Con las revelaciones de ayer sobre el accidente de los Alpes se cierra un misterio y se abre otro: el misterio humano. Ya tenemos el quién, pero nos falta el porqué. Comienza una investigación que puede ser infinita. Si los secretos de la mente suelen ser insondables, lo son en grado extremo los de quien no puede ni siquiera ser preguntado.

Suspiro de alivio y nueva preocupación. El alivio, respecto a la seguridad de los aparatos. No será necesario desconfiar más de lo habitual cuando nos embarquemos en un Airbus 320, el aparato más utilizado para conectar ciudades europeas entre sí.

No hubo despresurización explosiva, ni se abrió el compartimento del tren de aterrizaje ni fue por la congelación de no sé qué.
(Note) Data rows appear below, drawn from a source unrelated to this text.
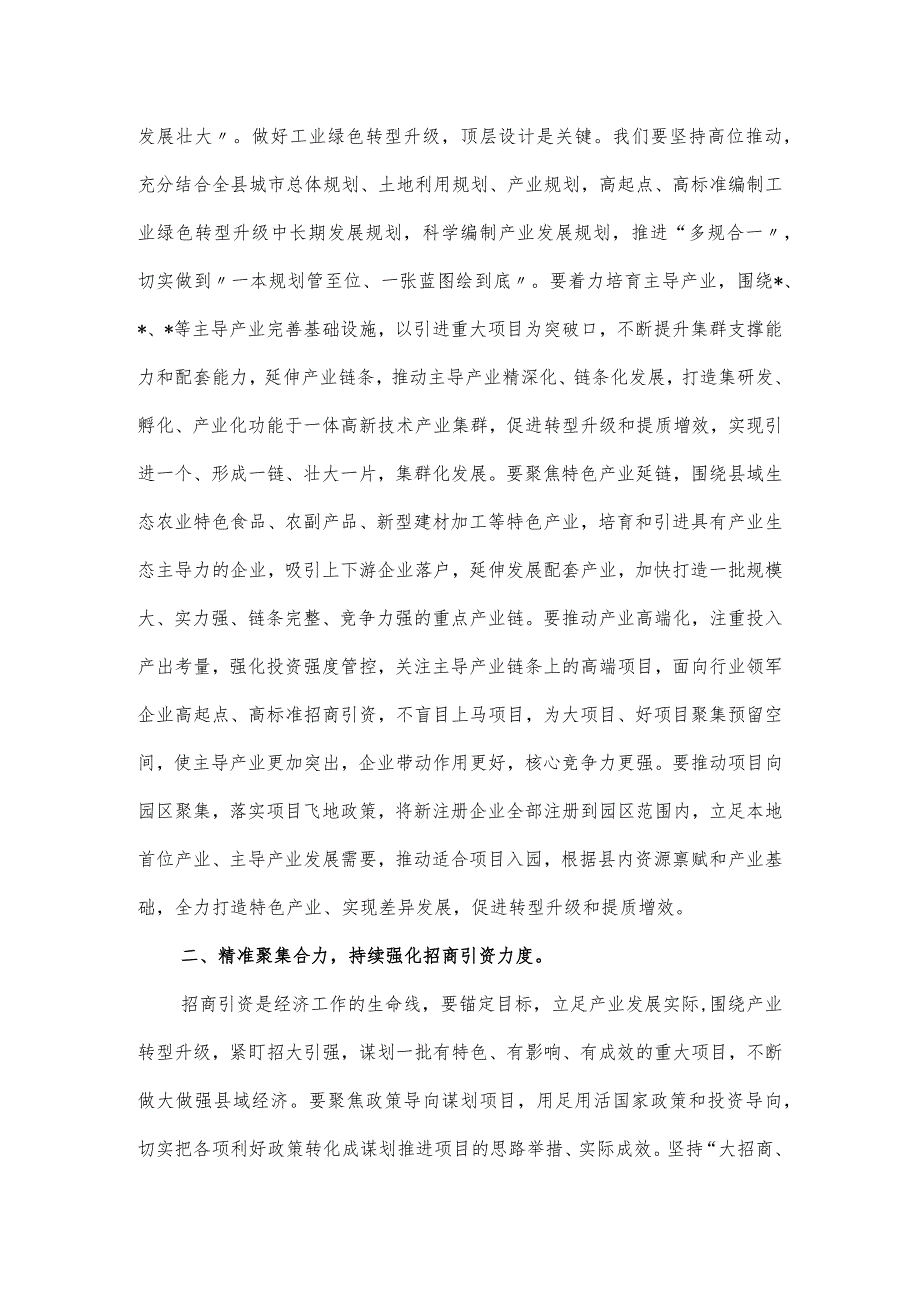 发展壮大〃。做好工业绿色转型升级，顶层设计是关键。我们要坚持高位推动，充分结合全县城市总体规划、土地利用规划、产业规划，高起点、高标准编制工业绿色转型升级中长期发展规划，科学编制产业发展规划，推进“多规合一〃，切实做到〃一本规划管至位、一张蓝图绘到底〃。要着力培育主导产业，围绕*、*、*等主导产业完善基础设施，以引进重大项目为突破口，不断提升集群支撑能力和配套能力，延伸产业链条，推动主导产业精深化、链条化发展，打造集研发、孵化、产业化功能于一体高新技术产业集群，促进转型升级和提质增效，实现引进一个、形成一链、壮大一片，集群化发展。要聚焦特色产业延链，围绕县域生态农业特色食品、农副产品、新型建材加工等特色产业，培育和引进具有产业生态主导力的企业，吸引上下游企业落户，延伸发展配套产业，加快打造一批规模大、实力强、链条完整、竞争力强的重点产业链。要推动产业高端化，注重投入产出考量，强化投资强度管控，关注主导产业链条上的高端项目，面向行业领军企业高起点、高标准招商引资，不盲目上马项目，为大项目、好项目聚集预留空间，使主导产业更加突出，企业带动作用更好，核心竞争力更强。要推动项目向园区聚集，落实项目飞地政策，将新注册企业全部注册到园区范围内，立足本地首位产业、主导产业发展需要，推动适合项目入园，根据县内资源禀赋和产业基础，全力打造特色产业、实现差异发展，促进转型升级和提质增效。

二、精准聚集合力，持续强化招商引资力度。

招商引资是经济工作的生命线，要锚定目标，立足产业发展实际,围绕产业转型升级，紧盯招大引强，谋划一批有特色、有影响、有成效的重大项目，不断做大做强县域经济。要聚焦政策导向谋划项目，用足用活国家政策和投资导向，切实把各项利好政策转化成谋划推进项目的思路举措、实际成效。坚持“大招商、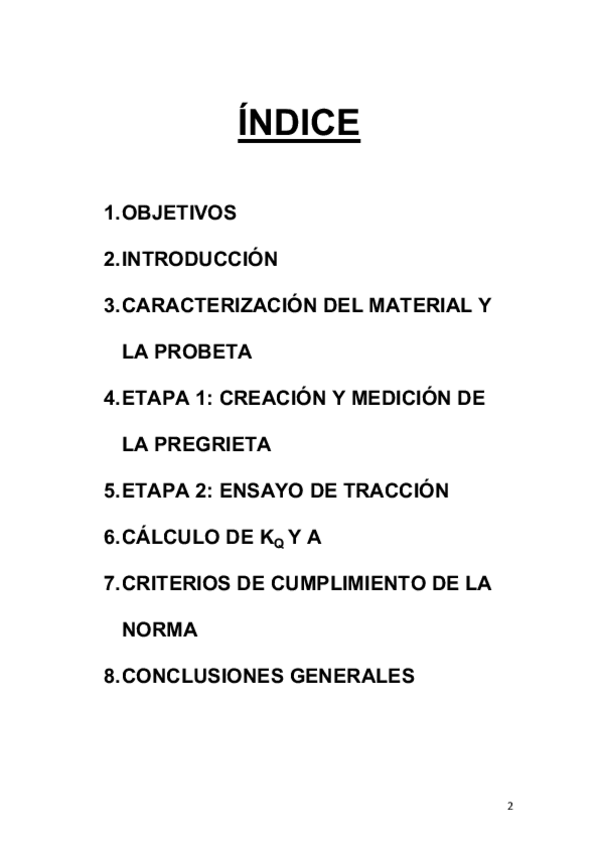 ÍNDICE

1. OBJETIVOS

2. INTRODUCCIÓN

3. CARACTERIZACIÓN DEL MATERIAL Y LA PROBETA

4. ETAPA 1: CREACIÓN Y MEDICIÓN DE LA PREGRIETA

5. ETAPA 2: ENSAYO DE TRACCIÓN

6. CÁLCULO DE $K_Q$ Y A

7. CRITERIOS DE CUMPLIMIENTO DE LA NORMA

8. CONCLUSIONES GENERALES

2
Ha sido el factor humano, y el título de la novela de Graham Greene será recordado hasta la saciedad.

Podemos continuar volando con la tranquilidad o la intranquilidad de saber que la principal amenaza para nuestra seguridad se sienta tras el parabrisas y lleva uniforme azul con galones dorados. Como casi siempre, la parte imprevisible del ser humano es lo que nos puede dar más miedo.

Ya tenemos un culpable para señalar, y ésta es siempre la primera demanda en caso de catástrofe. Las cosas deben ser culpa de alguien. Detenga a los sospechosos habituales, dice el capitán Renault en Casablanca. Deme un culpable, exige el alcalde al jefe de Policía en las series americanas. El culpable es Andreas Lubitz, alemán de 28 años, simpático, agradable, deportista, miembro de un club de deportes aéreos, que había comenzado pilotando planeadores sin motor y había llegado a los mandos de un Airbus. Un buen chico. Al principio siempre son buenos chicos. Pero será repasado del derecho y del revés, se hurgará en todos los detalles de su vida y de su entorno.

El misterio Andreas Lubitz está servido. Sólo podemos imaginar, y lo que imaginamos da para alguna novela. Por ejemplo, la desesperación creciente del comandante, Patrick Sonderheimer, que había salido para ir al baño y ahora veía cómo el aparato perdía altura al tiempo que se acercaba a las montañas y el copiloto ni abría la puerta, ni respondía ni nada de nada. Un crescendo de tensión que acaba con los intentos desesperados de romper la puerta a golpes mientras el suelo se acerca y algunos pasajeros empiezan a chillar. Ésta es una reconstrucción plausible, y en cualquier caso no hay forma de desmentirla. Pero ¿y los ocho minutos del copiloto, desde que giró y giró el botón que ordena el descenso hasta que la montaña se le vino encima?

Esa cabina cerrada sí que es una caja negra.